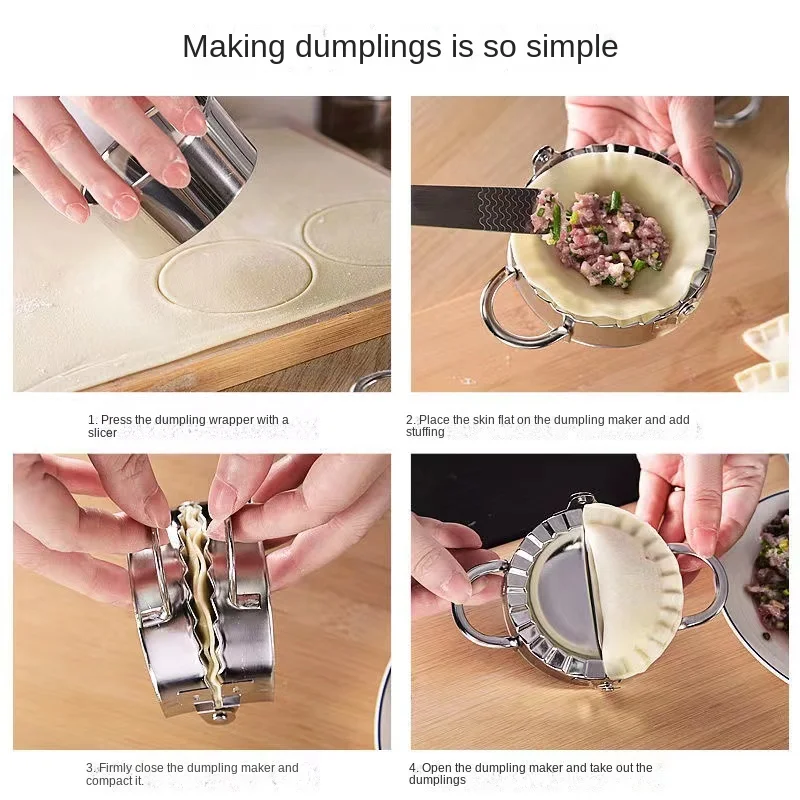 Making dumplings is so simple

1. Press the dumpling wrapper with a slicer

2. Place the skin flat on the dumpling maker and add stuffing

3. Firmly close the dumpling maker and compact it.

4. Open the dumpling maker and take out the dumplings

---

=== Activity ===
Only the lines from the one bearing "2. Place the" to the end of the material belong in the answer; set them down verbatim.

=== Answer box ===
2. Place the skin flat on the dumpling maker and add stuffing

3. Firmly close the dumpling maker and compact it.

4. Open the dumpling maker and take out the dumplings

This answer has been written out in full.